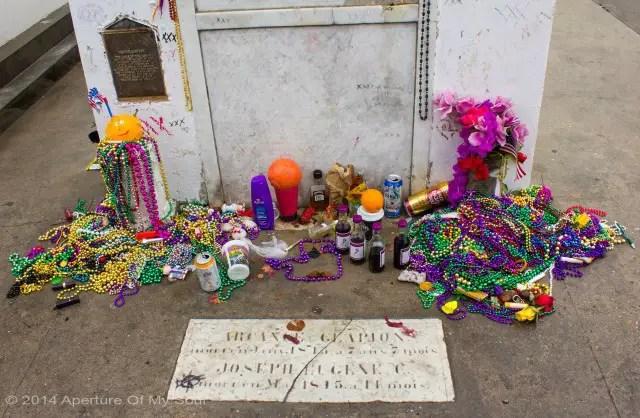 Marie Laveau giftsleftsmall New Orleans Voodoo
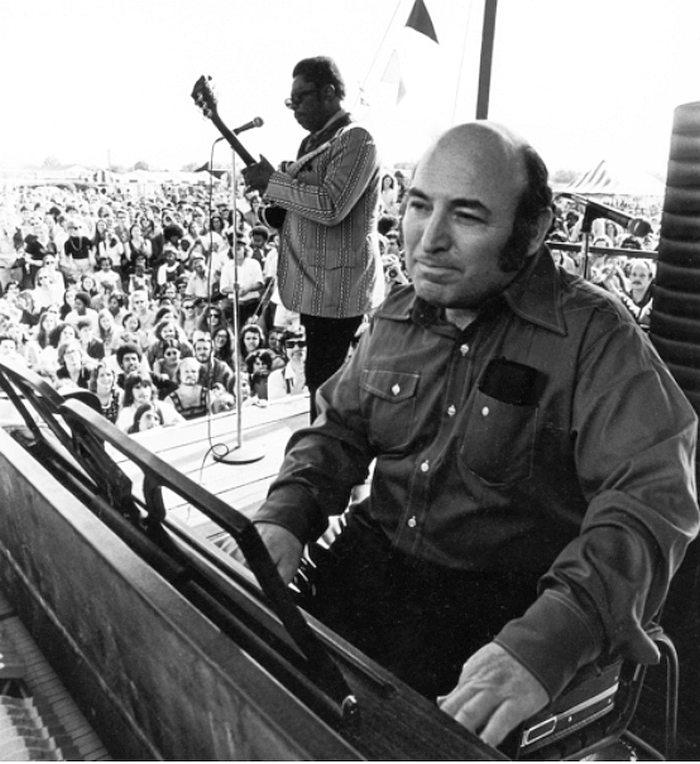 Джордж Уэйн на сцене Ньюпортского джаз-фестиваля, 1970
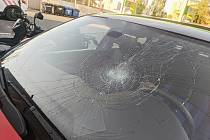 Pavučina prasklin se táhla přes polovinu čelního skla, přesto muž vyjel.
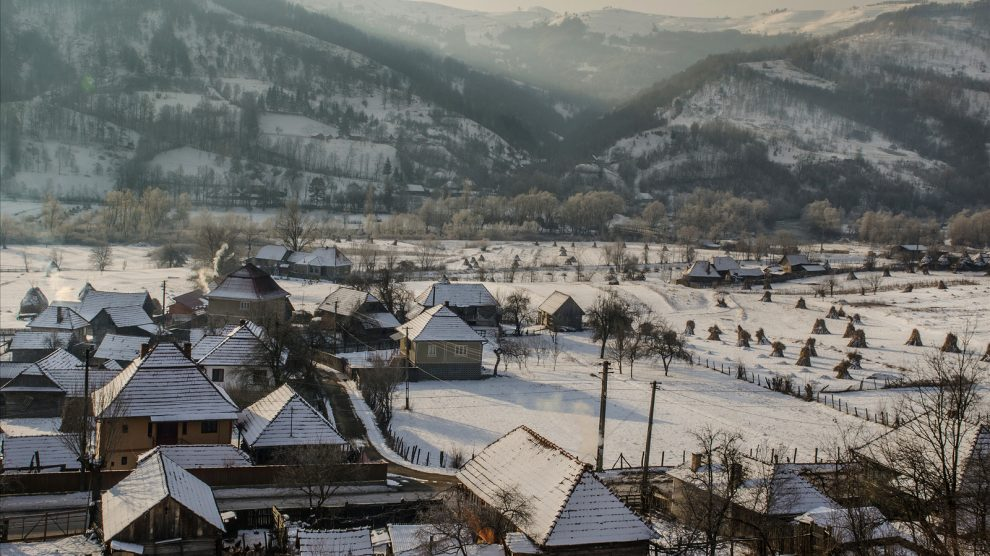 traditional houses-romania village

• _WHAT THIS TASK INVOLVES_
Images are to be omitted; repeat the remaining data above exactly.

• _RESULT_
 Marie Laveau giftsleftsmall New Orleans Voodoo
 Джордж Уэйн на сцене Ньюпортского джаз-фестиваля, 1970
 Pavučina prasklin se táhla přes polovinu čelního skla, přesto muž vyjel.
 traditional houses-romania village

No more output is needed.